Reclaiming a word means taking something that has been used in a negative way and turning it into a badge of pride. Even impressionist painting has done this – the first critic to view the paintings with their quick, imprecise strokes and focus on light, sneered that this was nothing more than an “impression” of a picture, not a real painting, and a movement was born.
We were struck by this when we saw the photos sent in by patients and their families and caregivers for World Obesity Day, which took place last Wednesday, March 4. From Nigeria to Nashville, and Kuwait to Kenya, people sent selfies and photos of themselves proudly holding their hands in the O shape. Why O? Well, to be honest, as part of a wider effort to expand and reimagine World Obesity Day, we needed something simple and universal that anyone, anywhere could do to show their support. We were launching a new World Obesity Day with several other groups agreeing to celebrate on one single day, and our campaign on the roots of obesity was focused on decision makers and health providers, as well as people living with obesity. Roots are a great universal object, and we developed a common declaration using ROOTS as an acronym, but still needed something simple to harness the power of our social media age. The O shape seemed to do the trick and we were amazed at how many people responded positively – starting with Nelson Mandela’s lovely granddaughter Zoleka, a cancer survivor and patient activist based in South Africa, as well as actress Dame Helen Mirren.

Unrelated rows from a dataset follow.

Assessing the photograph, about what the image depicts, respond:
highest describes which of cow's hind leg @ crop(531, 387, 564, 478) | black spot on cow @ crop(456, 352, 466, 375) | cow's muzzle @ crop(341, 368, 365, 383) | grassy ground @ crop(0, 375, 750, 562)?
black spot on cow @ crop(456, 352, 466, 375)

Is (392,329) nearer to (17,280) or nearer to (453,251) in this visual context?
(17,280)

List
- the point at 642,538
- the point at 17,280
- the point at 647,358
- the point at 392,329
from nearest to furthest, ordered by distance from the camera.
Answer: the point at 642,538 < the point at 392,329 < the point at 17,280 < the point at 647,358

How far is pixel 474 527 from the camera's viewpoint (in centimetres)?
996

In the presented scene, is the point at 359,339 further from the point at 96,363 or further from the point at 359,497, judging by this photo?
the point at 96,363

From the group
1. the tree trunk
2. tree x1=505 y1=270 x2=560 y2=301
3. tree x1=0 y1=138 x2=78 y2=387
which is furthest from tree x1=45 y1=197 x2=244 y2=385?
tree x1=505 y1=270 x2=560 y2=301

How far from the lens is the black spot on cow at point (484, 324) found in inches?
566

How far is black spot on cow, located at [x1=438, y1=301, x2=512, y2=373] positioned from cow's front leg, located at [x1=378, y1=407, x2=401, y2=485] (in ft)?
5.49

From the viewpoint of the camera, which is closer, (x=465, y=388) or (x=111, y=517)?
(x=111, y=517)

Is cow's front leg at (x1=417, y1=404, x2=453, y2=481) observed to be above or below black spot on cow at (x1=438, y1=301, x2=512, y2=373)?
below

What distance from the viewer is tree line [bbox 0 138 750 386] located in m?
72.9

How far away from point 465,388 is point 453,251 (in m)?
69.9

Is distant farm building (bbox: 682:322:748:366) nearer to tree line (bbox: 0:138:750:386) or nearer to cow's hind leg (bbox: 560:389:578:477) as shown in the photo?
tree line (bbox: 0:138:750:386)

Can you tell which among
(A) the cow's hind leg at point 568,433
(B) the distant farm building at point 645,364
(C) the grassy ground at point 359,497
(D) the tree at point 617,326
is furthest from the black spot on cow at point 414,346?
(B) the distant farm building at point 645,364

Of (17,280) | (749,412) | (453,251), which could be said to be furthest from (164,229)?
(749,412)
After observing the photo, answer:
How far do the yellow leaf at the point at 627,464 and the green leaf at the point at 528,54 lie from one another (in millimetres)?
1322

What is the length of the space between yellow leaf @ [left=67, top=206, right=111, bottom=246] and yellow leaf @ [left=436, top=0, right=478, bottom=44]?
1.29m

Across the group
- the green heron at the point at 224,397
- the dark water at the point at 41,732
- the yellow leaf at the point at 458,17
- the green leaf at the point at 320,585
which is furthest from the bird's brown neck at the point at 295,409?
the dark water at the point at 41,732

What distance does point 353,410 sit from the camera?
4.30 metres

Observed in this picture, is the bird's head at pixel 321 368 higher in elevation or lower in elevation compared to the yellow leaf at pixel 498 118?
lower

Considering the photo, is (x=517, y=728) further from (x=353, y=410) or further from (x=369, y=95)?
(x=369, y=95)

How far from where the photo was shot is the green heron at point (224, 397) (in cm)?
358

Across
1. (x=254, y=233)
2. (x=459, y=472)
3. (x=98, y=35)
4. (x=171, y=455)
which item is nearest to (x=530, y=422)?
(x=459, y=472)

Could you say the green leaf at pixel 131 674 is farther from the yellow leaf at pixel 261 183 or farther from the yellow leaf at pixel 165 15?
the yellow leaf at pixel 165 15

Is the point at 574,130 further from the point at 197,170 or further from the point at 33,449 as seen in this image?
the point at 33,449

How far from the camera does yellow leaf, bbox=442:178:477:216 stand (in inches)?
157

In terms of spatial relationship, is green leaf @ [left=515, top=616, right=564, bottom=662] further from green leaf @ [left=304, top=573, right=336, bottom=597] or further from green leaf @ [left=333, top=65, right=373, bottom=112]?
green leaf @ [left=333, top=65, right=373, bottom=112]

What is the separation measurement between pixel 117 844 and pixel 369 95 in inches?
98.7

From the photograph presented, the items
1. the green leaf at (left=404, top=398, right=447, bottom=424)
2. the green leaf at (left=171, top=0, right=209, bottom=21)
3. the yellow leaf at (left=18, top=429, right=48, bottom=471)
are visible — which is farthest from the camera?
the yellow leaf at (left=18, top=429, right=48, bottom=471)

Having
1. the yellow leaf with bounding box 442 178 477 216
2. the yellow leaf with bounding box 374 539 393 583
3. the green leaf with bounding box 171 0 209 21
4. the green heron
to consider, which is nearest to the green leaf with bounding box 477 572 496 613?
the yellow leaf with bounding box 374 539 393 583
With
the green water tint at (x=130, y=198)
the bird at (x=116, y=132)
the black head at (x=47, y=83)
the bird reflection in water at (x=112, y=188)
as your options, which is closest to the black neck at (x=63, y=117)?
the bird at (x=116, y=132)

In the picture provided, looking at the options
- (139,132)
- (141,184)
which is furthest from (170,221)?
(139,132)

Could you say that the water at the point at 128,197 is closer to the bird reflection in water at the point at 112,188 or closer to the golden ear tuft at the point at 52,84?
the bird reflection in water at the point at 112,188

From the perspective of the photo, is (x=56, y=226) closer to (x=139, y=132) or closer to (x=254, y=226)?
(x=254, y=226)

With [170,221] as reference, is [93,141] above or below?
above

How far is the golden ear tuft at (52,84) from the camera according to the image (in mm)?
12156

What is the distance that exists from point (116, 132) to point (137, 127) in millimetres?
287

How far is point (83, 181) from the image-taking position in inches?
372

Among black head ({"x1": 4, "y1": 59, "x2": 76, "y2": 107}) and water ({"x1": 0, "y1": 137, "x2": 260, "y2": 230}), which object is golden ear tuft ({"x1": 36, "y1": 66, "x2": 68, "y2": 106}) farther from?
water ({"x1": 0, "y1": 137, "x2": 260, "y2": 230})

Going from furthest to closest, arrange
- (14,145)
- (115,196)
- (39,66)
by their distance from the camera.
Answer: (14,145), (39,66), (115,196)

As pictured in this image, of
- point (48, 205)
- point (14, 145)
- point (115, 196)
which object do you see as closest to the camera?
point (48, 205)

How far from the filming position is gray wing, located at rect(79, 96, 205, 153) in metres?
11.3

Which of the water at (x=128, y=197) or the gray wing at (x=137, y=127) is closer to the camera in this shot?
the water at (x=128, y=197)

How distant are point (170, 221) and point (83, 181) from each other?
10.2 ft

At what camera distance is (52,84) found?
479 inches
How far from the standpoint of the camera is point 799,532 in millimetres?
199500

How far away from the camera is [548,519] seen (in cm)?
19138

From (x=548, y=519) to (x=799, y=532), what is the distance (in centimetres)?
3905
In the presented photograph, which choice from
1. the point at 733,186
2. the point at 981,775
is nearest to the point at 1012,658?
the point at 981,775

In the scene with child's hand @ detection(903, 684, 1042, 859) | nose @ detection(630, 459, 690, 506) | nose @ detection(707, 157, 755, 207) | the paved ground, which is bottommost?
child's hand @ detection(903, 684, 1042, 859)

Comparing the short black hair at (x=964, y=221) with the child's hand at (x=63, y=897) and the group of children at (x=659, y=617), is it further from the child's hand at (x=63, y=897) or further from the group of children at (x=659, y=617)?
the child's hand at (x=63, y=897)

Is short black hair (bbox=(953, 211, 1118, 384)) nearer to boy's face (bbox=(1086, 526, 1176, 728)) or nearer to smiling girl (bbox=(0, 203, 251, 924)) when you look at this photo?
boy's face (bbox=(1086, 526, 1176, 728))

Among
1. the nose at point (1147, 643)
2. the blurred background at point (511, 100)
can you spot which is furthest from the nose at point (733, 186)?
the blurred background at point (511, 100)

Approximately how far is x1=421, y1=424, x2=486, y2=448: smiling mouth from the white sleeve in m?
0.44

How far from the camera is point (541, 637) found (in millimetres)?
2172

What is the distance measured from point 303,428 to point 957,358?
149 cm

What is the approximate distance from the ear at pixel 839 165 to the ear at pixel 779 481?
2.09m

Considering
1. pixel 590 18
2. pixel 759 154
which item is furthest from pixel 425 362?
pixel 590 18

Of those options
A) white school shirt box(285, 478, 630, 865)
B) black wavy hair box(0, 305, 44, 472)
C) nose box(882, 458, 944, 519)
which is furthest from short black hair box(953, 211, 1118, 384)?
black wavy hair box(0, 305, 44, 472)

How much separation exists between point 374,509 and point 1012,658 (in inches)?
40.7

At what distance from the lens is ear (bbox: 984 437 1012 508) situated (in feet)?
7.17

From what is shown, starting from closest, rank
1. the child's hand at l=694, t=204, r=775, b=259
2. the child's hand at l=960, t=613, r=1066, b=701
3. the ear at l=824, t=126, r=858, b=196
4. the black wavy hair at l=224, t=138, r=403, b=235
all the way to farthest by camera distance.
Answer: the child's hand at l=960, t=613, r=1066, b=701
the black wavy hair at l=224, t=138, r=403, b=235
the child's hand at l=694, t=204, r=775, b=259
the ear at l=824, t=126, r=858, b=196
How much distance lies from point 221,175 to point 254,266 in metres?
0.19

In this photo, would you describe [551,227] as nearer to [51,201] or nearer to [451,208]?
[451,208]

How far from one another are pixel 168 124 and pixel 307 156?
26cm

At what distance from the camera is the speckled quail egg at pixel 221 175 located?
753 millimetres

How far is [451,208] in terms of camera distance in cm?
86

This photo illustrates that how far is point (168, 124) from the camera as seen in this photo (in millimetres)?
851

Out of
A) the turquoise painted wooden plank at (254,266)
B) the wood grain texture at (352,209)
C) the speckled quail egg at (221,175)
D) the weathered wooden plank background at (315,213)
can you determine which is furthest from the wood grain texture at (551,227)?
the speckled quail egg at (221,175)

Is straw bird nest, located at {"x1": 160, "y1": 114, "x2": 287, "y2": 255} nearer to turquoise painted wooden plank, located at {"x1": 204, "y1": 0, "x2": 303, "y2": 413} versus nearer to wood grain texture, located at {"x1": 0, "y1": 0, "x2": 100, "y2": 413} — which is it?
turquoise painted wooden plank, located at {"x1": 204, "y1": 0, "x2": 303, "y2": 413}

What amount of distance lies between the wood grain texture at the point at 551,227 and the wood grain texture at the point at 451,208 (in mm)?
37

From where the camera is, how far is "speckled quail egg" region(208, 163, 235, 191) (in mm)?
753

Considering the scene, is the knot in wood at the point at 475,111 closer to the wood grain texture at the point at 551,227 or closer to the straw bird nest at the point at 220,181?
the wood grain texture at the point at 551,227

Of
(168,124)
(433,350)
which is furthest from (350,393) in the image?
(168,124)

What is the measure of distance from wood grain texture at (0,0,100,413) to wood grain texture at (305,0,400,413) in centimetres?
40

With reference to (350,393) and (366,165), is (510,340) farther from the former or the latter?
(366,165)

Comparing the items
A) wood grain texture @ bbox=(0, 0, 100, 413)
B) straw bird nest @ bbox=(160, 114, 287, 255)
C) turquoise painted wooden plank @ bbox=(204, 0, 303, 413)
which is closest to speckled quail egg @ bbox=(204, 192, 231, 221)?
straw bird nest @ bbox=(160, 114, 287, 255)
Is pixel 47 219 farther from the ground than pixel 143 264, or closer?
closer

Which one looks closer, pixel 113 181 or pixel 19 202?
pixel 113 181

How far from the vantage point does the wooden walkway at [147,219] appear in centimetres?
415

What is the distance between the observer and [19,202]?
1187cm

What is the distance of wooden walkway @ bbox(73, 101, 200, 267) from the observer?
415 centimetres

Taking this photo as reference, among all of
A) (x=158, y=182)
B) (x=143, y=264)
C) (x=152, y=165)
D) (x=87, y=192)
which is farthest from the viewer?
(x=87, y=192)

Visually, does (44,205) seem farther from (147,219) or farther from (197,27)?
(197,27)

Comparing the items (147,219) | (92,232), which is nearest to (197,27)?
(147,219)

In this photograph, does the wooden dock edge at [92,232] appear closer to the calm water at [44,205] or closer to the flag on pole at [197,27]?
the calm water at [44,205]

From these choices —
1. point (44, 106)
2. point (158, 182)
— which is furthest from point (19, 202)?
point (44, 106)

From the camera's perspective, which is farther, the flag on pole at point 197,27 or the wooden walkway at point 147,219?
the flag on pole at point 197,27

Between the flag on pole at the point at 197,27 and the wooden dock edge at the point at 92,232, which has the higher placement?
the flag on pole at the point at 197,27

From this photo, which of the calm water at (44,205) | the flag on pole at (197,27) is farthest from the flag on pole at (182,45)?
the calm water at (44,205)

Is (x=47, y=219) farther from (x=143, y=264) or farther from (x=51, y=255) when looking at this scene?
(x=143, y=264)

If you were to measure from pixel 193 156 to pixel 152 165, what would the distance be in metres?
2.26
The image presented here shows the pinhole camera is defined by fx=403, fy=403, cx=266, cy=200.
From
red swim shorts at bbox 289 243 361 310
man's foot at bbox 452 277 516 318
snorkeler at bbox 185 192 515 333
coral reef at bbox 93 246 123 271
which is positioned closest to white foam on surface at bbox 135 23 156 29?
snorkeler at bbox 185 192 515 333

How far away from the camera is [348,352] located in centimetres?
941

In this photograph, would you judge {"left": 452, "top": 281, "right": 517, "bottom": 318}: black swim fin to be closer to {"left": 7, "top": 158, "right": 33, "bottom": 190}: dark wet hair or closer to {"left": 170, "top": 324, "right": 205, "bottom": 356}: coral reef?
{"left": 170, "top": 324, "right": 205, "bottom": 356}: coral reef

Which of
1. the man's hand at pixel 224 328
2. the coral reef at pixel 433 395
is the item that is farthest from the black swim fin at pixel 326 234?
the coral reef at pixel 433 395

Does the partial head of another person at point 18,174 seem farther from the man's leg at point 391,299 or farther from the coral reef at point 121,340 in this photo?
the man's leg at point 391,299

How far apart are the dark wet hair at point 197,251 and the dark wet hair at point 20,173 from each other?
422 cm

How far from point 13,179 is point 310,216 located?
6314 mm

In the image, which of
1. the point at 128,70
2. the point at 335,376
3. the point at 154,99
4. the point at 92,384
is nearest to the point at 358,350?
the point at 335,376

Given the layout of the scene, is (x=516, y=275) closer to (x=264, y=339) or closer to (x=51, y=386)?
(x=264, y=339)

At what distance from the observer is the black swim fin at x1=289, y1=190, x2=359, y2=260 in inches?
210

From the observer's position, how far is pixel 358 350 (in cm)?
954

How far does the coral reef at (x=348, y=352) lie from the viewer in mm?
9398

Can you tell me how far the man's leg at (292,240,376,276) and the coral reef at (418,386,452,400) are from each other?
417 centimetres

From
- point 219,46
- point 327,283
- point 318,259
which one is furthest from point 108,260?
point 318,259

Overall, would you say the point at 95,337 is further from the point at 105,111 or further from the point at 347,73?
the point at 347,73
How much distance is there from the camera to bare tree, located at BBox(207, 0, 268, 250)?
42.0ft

So much of obesity is still not understood, but what is known is that people with #obesity suffer a terrible level of stigma in many countries. The word obesity has not been used as a noun but an adjective, and the difference between “She has obesity” and “she is obese” is vast, based in part on whether people believe obesity is a disease or some kind of failure of will. Thinking back to our own experiences as doctors and patients, we kept coming back to the point that the patient in the Gulf was relieved to have a name for her condition. The word obesity has been very loaded, and used against people with obesity. This is not right, and this must change. It’s time the word obesity reclaims its rightful place as a noun describing a disease process; a condition that may be with people for their entire lives but does not lay any claim to the quality of that life. Or, for that matter, to the determination and courage many people with obesity exhibit as they seek to remain as healthy and happy as possible, no matter what their weight is.
At the same time, in many parts of the world, awareness of the word obesity is quite new, and patients with obesity in places like the Gulf have expressed relief that they have a name for their condition, one that captures the fact that it is a disease and a risk factor, and most important, not a personal failing. Obesity is a chronic relapsing disease. Once seen as a health concern in high-income countries only, the highest levels of obesity are now in low- and middle-income countries. In many of these countries, undernutrition still prevails, and they are now experiencing the double burden of malnutrition. The Pacific Islands and Middle East experience particularly high prevalence of obesity, affecting up to two thirds of people in some countries, yet commitments to address this have fallen far short. It should also be noted that excess weight is seen as a positive in many countries, especially small island developing states, so stigma plays a different role.
We have learned from other movements that an engaged patient and person living with a disease is central to successful advocacy and better outcomes. People with obesity are some of the most extraordinary champions. At the same time, the word obesity has sometimes been used as a pejorative, and pictures of people with obesity often show their shirts unbuttoned, hands laden with fast food.
On World Obesity Day, let’s reclaim the word obesity, showing it as a complex disease and driver of other diseases, one that calls for a shared and global response.